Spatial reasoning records
────────────────────
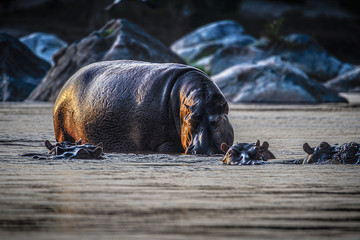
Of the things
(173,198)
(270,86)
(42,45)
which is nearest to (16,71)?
(270,86)

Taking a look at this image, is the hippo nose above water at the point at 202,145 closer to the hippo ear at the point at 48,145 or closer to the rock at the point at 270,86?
the hippo ear at the point at 48,145

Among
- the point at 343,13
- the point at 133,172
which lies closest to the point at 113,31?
the point at 133,172

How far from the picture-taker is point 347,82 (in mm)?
30516

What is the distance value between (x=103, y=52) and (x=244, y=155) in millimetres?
13480

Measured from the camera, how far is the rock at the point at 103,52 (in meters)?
19.4

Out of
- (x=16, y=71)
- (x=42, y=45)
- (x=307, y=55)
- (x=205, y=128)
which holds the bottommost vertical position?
(x=307, y=55)

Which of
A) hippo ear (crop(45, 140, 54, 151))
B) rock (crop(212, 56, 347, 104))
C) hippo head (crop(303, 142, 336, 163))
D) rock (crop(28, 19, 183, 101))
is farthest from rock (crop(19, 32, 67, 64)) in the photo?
hippo head (crop(303, 142, 336, 163))

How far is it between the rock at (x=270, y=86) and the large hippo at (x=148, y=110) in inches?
477

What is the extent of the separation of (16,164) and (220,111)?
215cm

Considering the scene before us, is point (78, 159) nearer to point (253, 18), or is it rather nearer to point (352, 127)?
point (352, 127)

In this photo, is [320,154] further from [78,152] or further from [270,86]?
────────────────────
Every record must be copied exactly, with the pictures left out.

Of the things
(173,198)
(270,86)
(42,45)
which is nearest to (16,71)?
(270,86)

Taking a look at this image, is the hippo nose above water at the point at 202,145 closer to the hippo ear at the point at 48,145 or closer to the rock at the point at 270,86?
the hippo ear at the point at 48,145

Among
- the point at 343,13
- the point at 133,172
which lies closest to the point at 113,31?
the point at 133,172

How far from the picture-taker is point 347,82 (in mm)?
30516

What is the distance value between (x=103, y=52) and (x=244, y=155) in millimetres?
13480

Measured from the camera, how far is the rock at the point at 103,52 (in meters)?
19.4

Out of
- (x=16, y=71)
- (x=42, y=45)
- (x=307, y=55)
- (x=205, y=128)
which holds the bottommost vertical position?
(x=307, y=55)

Which of
A) hippo ear (crop(45, 140, 54, 151))
B) rock (crop(212, 56, 347, 104))
C) hippo head (crop(303, 142, 336, 163))
D) rock (crop(28, 19, 183, 101))
is farthest from rock (crop(19, 32, 67, 64)) in the photo?
hippo head (crop(303, 142, 336, 163))

How far is it between the rock at (x=270, y=86) and the large hippo at (x=148, y=110) in inches?
477

What is the extent of the separation of (16,164) and (220,111)?
215cm

Considering the scene before us, is point (78, 159) nearer to point (253, 18), or is it rather nearer to point (352, 127)?
point (352, 127)

In this photo, is [320,154] further from [78,152] or further from [270,86]?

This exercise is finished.